Rote Flora wurde nicht durchsucht
Hamburgs Innensenator Andy Grote (SPD) hat die Razzia gegenüber dem NDR verteidigt. "Die Rechtsgrundlage für die Razzien in der linken Szene ist nicht fragwürdig, sondern Teil von Ermittlungsverfahren und mit Gerichtsbeschlüssen abgesichert", sagte der Senator und sprach von einer völlig normalen rechtsstaatlichen Maßnahme, die "man sogar durchführen muss, wenn man hier erfolgreich sein will."Zweifel an der Rechtmäßigkeit, wie von der Linksfraktion geäußert, wies er am Dienstagabend in der Sendung Treffpunkt Hamburg bei NDR 90,3 zurück.
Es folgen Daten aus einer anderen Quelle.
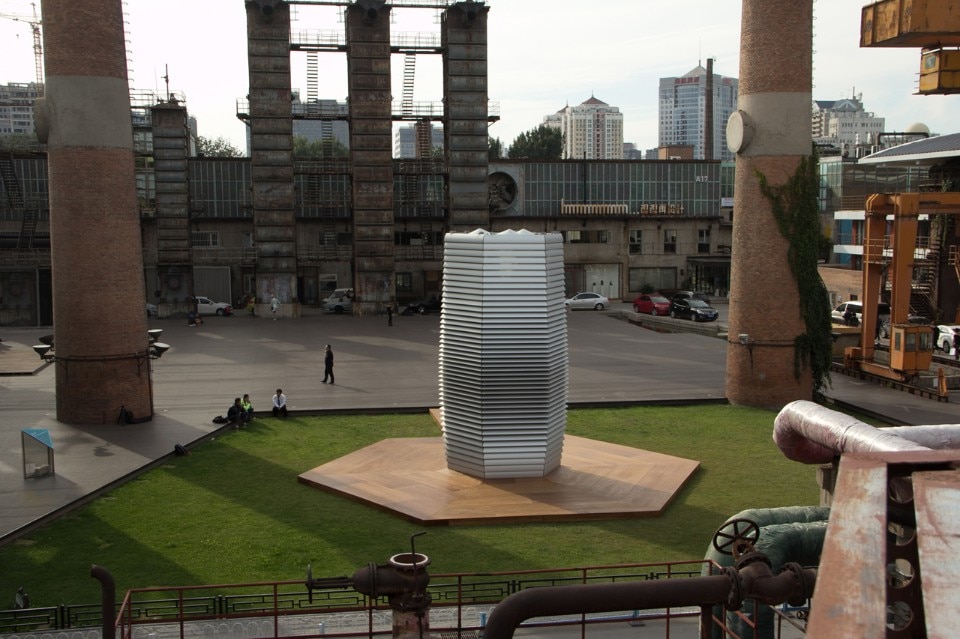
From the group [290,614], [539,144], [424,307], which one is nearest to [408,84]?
[424,307]

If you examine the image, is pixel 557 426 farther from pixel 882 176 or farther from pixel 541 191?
pixel 882 176

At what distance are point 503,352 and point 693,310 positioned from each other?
32.9 metres

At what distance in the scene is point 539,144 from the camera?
4722 inches

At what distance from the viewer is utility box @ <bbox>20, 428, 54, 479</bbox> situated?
2148 centimetres

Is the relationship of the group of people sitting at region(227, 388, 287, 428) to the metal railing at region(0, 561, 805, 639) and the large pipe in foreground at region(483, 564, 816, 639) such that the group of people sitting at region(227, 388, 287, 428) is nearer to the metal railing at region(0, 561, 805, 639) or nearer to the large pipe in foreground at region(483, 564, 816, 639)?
the metal railing at region(0, 561, 805, 639)

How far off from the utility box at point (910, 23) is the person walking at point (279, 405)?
19856 mm

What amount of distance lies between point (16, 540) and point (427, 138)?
4889cm

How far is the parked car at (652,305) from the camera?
178 ft

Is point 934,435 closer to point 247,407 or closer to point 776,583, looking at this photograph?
point 776,583

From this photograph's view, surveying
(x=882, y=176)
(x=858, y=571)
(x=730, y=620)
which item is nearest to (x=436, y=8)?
(x=882, y=176)

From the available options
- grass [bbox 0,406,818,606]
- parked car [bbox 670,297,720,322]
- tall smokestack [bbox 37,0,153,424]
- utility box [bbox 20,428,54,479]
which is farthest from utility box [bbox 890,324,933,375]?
utility box [bbox 20,428,54,479]

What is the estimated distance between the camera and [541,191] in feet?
206

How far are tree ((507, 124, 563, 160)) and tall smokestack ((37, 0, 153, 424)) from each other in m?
94.1

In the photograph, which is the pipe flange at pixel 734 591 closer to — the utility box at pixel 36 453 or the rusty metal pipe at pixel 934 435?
the rusty metal pipe at pixel 934 435
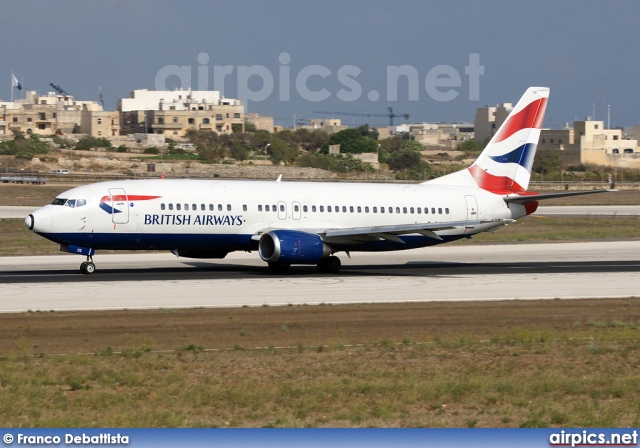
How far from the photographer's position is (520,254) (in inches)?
1959

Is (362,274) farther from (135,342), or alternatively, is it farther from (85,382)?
(85,382)

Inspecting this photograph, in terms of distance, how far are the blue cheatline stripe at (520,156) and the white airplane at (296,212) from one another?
46 mm

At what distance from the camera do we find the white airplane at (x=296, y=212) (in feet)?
121

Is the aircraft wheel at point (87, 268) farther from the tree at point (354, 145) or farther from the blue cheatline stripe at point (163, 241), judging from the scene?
the tree at point (354, 145)

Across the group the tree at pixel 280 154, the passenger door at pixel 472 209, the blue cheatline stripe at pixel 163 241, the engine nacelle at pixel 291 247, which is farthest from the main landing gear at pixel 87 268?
the tree at pixel 280 154

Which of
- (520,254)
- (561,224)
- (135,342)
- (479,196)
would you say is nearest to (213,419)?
(135,342)

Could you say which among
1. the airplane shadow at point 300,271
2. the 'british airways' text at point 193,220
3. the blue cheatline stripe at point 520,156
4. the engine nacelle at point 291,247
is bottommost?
the airplane shadow at point 300,271

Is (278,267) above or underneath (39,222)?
underneath

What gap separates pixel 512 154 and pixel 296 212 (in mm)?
11532

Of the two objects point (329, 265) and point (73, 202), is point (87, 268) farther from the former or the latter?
point (329, 265)

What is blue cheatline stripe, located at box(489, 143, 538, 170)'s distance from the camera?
45000mm

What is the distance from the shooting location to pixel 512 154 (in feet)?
148

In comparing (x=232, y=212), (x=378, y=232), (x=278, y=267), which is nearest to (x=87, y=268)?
(x=232, y=212)

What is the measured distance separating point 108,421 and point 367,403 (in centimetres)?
413
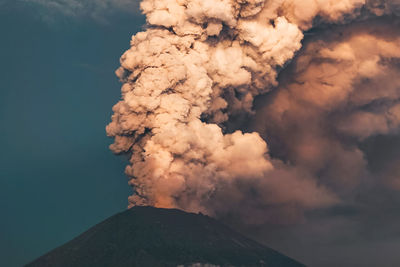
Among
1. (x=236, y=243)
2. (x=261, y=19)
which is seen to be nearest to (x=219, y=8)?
(x=261, y=19)

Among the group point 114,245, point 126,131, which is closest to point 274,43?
point 126,131

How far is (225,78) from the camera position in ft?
220

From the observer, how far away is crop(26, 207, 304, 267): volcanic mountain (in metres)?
62.3

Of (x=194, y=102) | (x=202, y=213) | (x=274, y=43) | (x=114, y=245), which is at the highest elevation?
(x=274, y=43)

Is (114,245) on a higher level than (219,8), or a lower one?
lower

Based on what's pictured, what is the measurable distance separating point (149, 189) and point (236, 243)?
822cm

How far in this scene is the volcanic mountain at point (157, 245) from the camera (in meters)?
62.3

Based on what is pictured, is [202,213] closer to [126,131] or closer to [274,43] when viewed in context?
[126,131]

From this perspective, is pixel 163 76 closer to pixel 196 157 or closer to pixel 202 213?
pixel 196 157

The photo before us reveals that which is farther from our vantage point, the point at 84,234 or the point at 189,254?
the point at 84,234

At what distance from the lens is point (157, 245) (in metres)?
63.3

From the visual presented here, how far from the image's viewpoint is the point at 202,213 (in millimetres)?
66250

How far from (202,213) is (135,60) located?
11.4 meters

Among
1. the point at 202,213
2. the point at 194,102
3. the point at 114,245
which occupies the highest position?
the point at 194,102
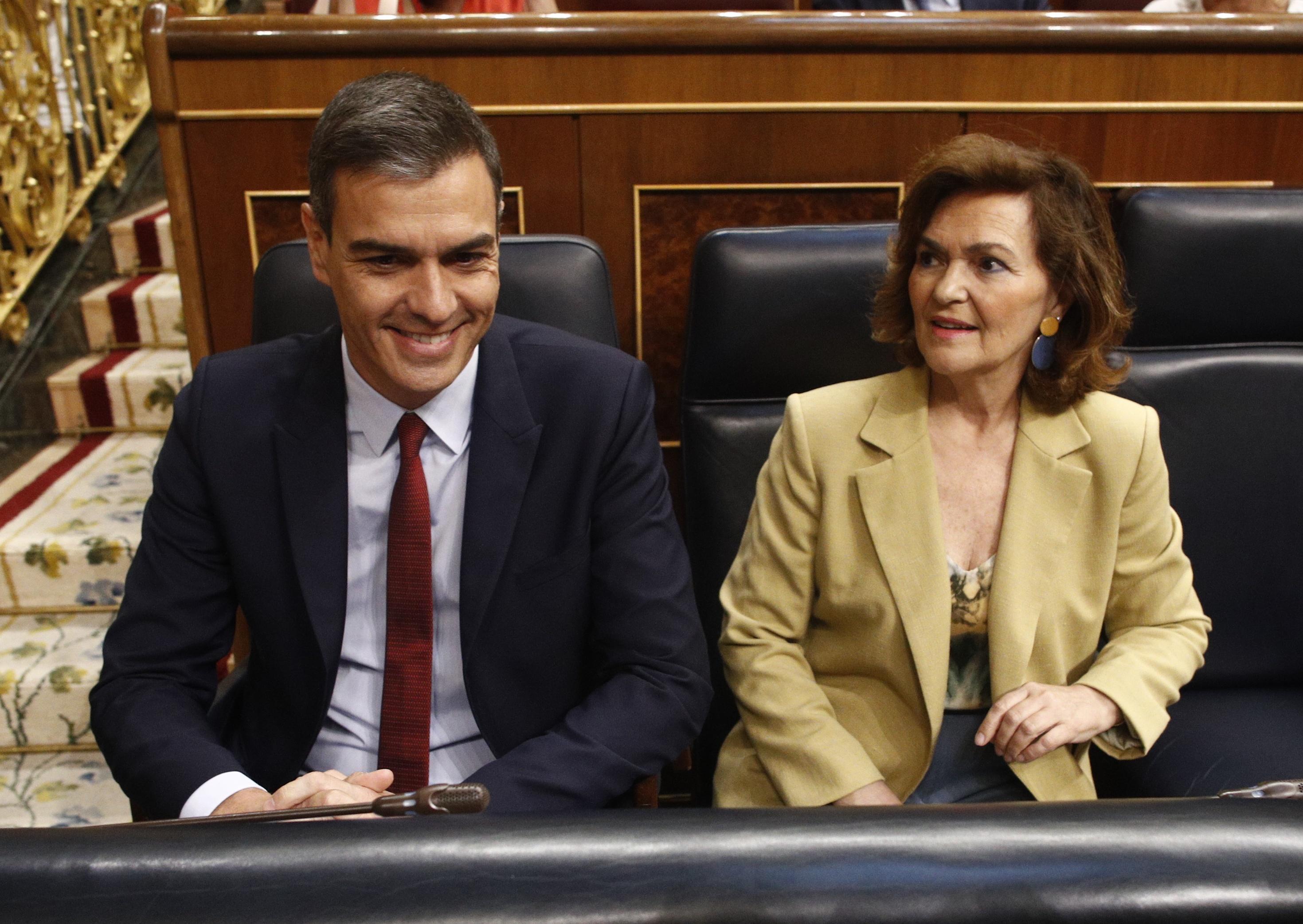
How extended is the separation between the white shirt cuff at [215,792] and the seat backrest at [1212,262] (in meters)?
Answer: 1.22

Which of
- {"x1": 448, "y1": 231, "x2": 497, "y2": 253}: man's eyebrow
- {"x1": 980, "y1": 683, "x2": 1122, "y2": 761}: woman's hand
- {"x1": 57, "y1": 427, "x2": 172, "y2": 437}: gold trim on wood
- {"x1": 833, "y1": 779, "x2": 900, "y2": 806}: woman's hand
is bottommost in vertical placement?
{"x1": 57, "y1": 427, "x2": 172, "y2": 437}: gold trim on wood

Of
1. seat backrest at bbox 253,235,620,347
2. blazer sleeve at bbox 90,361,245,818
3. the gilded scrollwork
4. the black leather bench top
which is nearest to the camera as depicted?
the black leather bench top

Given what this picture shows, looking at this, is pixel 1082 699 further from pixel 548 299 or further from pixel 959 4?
pixel 959 4

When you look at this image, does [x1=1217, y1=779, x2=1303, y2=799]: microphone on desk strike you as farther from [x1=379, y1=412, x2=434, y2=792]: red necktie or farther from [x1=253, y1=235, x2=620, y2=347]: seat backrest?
[x1=253, y1=235, x2=620, y2=347]: seat backrest

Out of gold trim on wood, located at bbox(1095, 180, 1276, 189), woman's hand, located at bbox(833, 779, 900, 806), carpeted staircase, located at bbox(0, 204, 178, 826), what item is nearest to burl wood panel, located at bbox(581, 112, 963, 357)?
gold trim on wood, located at bbox(1095, 180, 1276, 189)

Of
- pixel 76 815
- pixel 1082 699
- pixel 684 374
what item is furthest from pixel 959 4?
pixel 76 815

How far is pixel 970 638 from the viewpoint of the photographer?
4.09 ft

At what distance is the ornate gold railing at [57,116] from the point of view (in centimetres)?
266

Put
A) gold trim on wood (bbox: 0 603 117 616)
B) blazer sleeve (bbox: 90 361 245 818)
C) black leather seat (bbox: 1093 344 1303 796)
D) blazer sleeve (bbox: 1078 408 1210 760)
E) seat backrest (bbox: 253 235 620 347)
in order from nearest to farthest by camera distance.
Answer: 1. blazer sleeve (bbox: 90 361 245 818)
2. blazer sleeve (bbox: 1078 408 1210 760)
3. seat backrest (bbox: 253 235 620 347)
4. black leather seat (bbox: 1093 344 1303 796)
5. gold trim on wood (bbox: 0 603 117 616)

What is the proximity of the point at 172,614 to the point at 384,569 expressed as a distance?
0.75ft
Der Vorsitzende der Hamburger CDU-Bürgerschaftsfraktion, André Trepoll, zeigt sich erstaunt darüber, dass die Polizei nicht auch das Kulturzentrum Rote Flora einbezogen hat. „Ich bin verwundert, dass die Rote Flora als Hotspot des Linksextremismus in Hamburg nicht durchsucht wurde“, sagte Trepoll der Deutschen Presse-Agentur. Schließlich habe auch Bürgermeister Olaf Scholz (SPD) das linksautonome Kulturzentrum im Schanzenviertel als „Dreh- und Angelpunkt für die G20-Krawalle“ ausgemacht.